Metin alıntısı:
İkinci Dünya Savaşı’nda, Fransa’nın Nazi işgali sırasında Türk diplomatların
yardımıyla İstanbul’a kaçmayı başarabilen Museviler kaçışlarını konu alan
belgesel bir filmin hazırlığı için Paris’te bir araya geldiler.
Fransa’dan Türkiye’ye kaçarken çocuk yaşta olan ve büyük kısmı şu anda Paris’te
yaşayan 20 civarında Musevi ile bu tren yolculuğunu yapan ancak şu anda hayatta
olmayan kişilerin aile yakınlarının de katıldığı toplantıda olaya vakıf olan ve
o anı yaşayanlardan dinleyenlerin yaptığı konuşma sırasında duygusal anlar
yaşandı ve bazıları göz yaşlarını tutamadı.
İnterfilm yapım şirketi tarafından çekilen ve yönetmenliğini Meta Akkuş’un
üstlendiği, Türk diplomatlarının yardımıyla 1944 yılının ilkbahar aylarında
İstanbul’a kaçmayı başarabilen yaklaşık 500 Türk ve Fransız Musevi'nin tehlikeli
tren yolculuğunu konu alan ’’Son Tren’’ isimli belgesel filmin tanıtımı için
Paris’te bir araya gelen bir grup Musevi yaptıkları konuşma ve anlattıkları
olaylarla, o zaman ki görevli Türk Diplomatlara minnet duyduklarını dile
getirdiler..
Türkiye’nin Paris Büyükelçisi Osman Korutürk, UNESCO nezdindeki daimi temsilci
Büyüelçi Ali Tuygan ile Türkiye’nin İsrail’deki Büyükelçisi Namık Tan,
Büyükelçilek Müsteşarı Barkan Öz, Sipa Presse’in kurucusu gazeteci Gökşin
Sipahioğlu, Organizatör Erkan Özerman, da etkinliğe katılanlar arasında yer
aldı.
Büyükelçi Korutürk günün önemine yönelik yaptığı konuşmada, Nazi işgali
sırasında Fransa ve Rodos’ta görevli olup çok sayıda Musevinin hayatını kurtaran
Türk diplomatları Şevki Berkez, Behiç Erkin, Necdet Kent, Selahattin Ülkümen’in
’’cesur ve kararlı’’ bir şekilde davranarak, Türk ve Fransız Musevilerin
hayatının kurtarılmasında önemli rol oynadıklarını söyledi.
Belgeselin hazırlanması ve toplantının düzenlenmesine önemli katkı sağlayan,
İstanbul’a kaçmayı başarabilen Museviler arasında bulunan ve o zaman 3 yaşında
olduğunu söyleyen Albert Carel yaptığı konuşmada," Alman Nazi yönetimine karşı
kendilerini cesur bir şekilde koruyarak, sağ salim İstanbul’a varmalarını
sağlayan o zamanki Türk diplomatlarına minnet borçları olduğunu ve yapılan
iyiliği hiç bir zaman unutamıyacaklarını söyledi.

Ham veri:
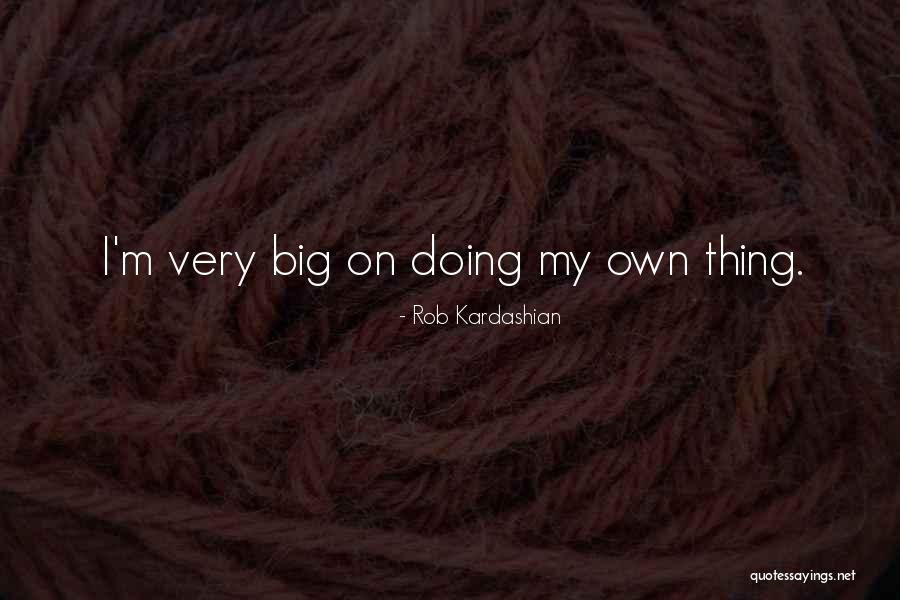 Sillems Lighter Quotes By Rob Kardashian Sillems Lighter Quotes By Rob Kardashian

Yapılacak iş: Metne göre, 1944 ilkbaharında İstanbul'a kaçan Musevilerin tren yolculuğunu konu alan belgesel filmin adı nedir? Buradaki malzemenin metinle hiçbir ilgisi yoktur.

Yanıt bölümü: Son Tren